I grew up in an area in which the primary agents of socialization were upper middle-class families with new Priuses and bicycles parked outside of two-story houses featuring grand pianos and panini makers. As a kid, I spoke French, Mandarin, and English. I spent a considerable amount of time with white kids, learning to adopt their vernacular and mannerisms. I always knew I was Asian, because it was the box I checked. And while I could hang out with the white kids, I was perpetually unassimilable. No matter how long I spent with the white kids, at the end of the day, I would go home to a family that spoke Mandarin and that upheld Chinese traditions, culture, and mores. It was apparent that though the white kids and I were very similar, we were also very different. Perhaps most prevalent of this cultural discrepancy were our contrasting beauty standards. Modern-day Eurocentric standards of beauty describe the perfect girl as having a big butt, big boobs, and tanner skin. The diametric opposite is true of standards of beauty in Chinese culture as of late.

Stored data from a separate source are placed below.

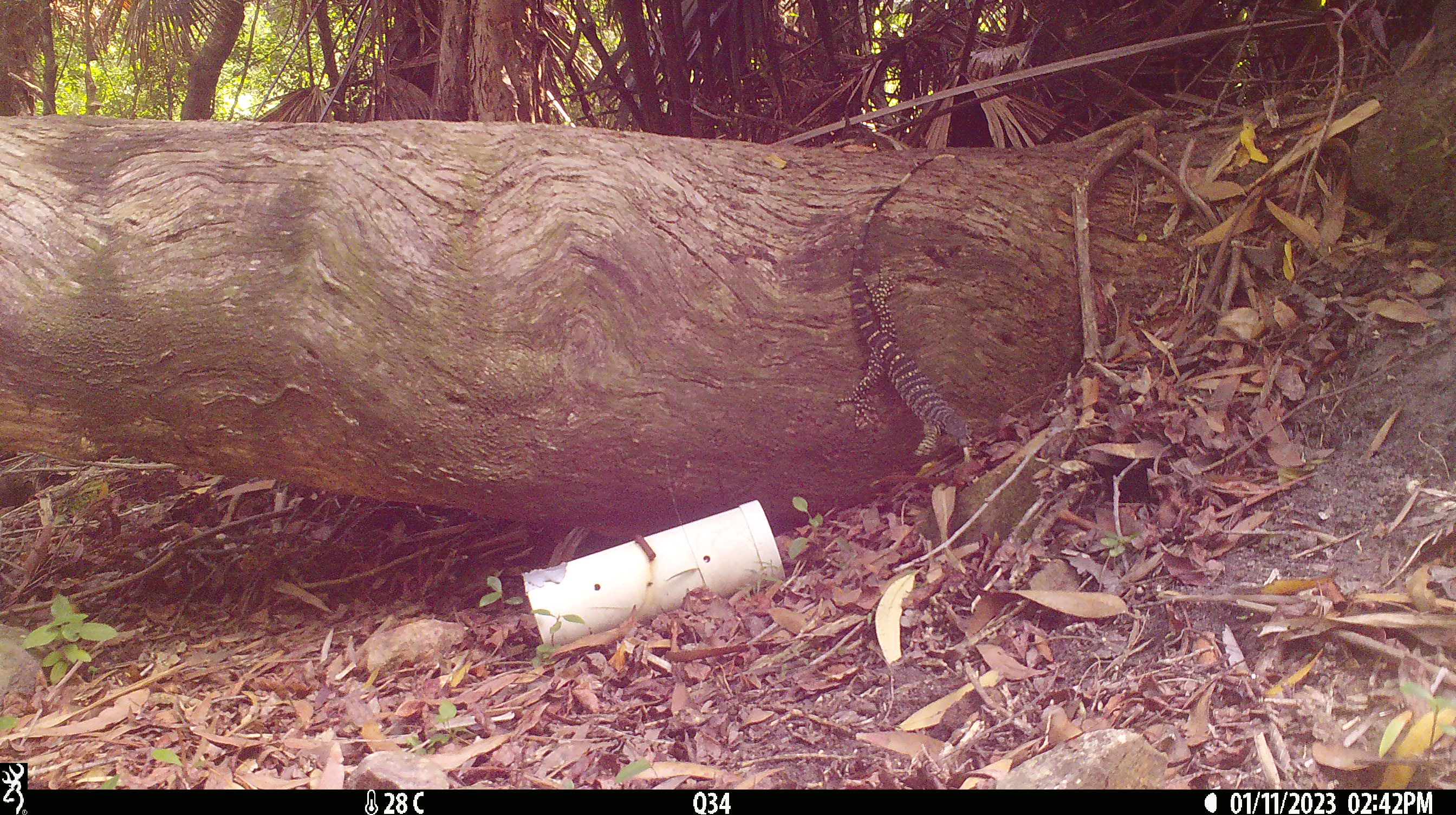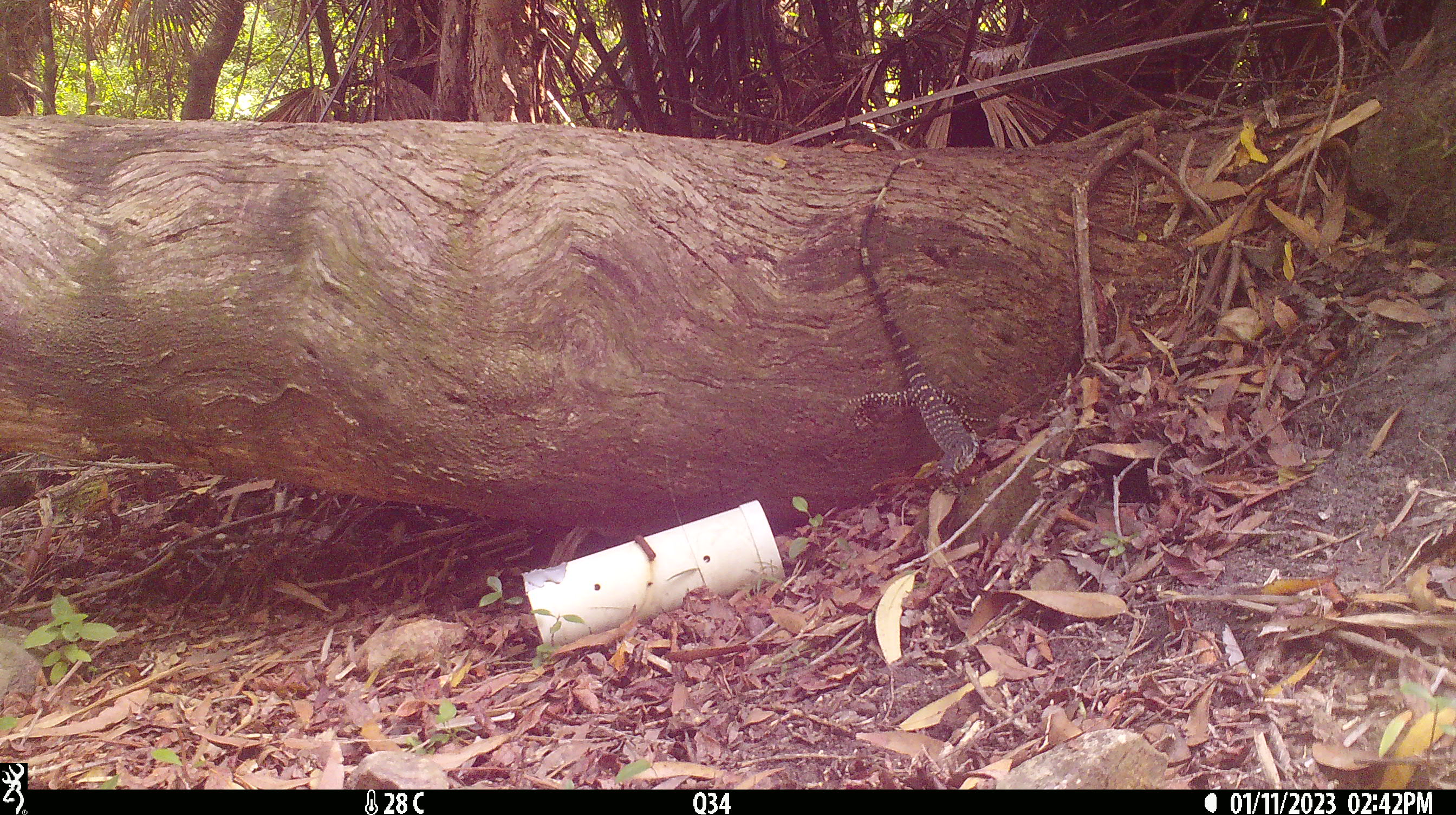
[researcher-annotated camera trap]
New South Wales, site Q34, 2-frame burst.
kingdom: Animalia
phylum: Chordata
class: Reptilia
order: Squamata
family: Varanidae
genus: Varanus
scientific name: Varanus varius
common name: lace monitor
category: goanna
Goanna (lace monitor) (Varanus varius).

I had been with generally the same group of kids since elementary school. In high school, when I began meeting people from other schools, I was often asked if I was half-Asian. It was interesting to me that my bigger eyes, double eyelids and ability to speak French would lend people to believe I was mixed race. In fact, in college, I have been asked on numerous occasions, "Are you Hapa?" I remember meeting someone who, after less than a minute of our conversation paused, asking, "Wait, so what are you?"

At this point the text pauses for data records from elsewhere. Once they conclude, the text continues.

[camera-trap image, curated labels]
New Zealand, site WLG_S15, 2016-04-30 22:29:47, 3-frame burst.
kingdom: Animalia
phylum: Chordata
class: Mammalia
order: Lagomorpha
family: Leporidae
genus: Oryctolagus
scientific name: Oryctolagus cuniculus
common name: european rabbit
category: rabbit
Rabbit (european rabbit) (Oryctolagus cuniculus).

Growing up with white people who looked so obviously different than me, it was easy to racially disassociate myself with the idea of ‘white privilege’; however, it is important to note that this privilege is not exclusively gifted to white people, but in fact, to those who act white as well. Unlike my parents, I can speak fluent English, which eradicated the language barrier they faced. I have always been trusted to check my white neighbors’ mail or babysit their kids. My tendency to shop at thrift stores is labeled ‘bougie’ and ‘retro-chic,’ but never assumed to be done out of necessity. Though I rarely explicitly acknowledge my white privilege, it has been particularly eminent in my life, allowing me many opportunities that have advanced me to where I am today.
While I will never be "white" as we currently define the term, I recognize that I have many of the privileges that white people do. They may or may not be attributed to a tiny nuance in my salient features. Nonetheless, I believe it important to recognize that while in many ways I am disadvantaged, I am also advantaged. And it is from this privileged standpoint that I should listen to the issues of others that may not be afforded the same privileges as me.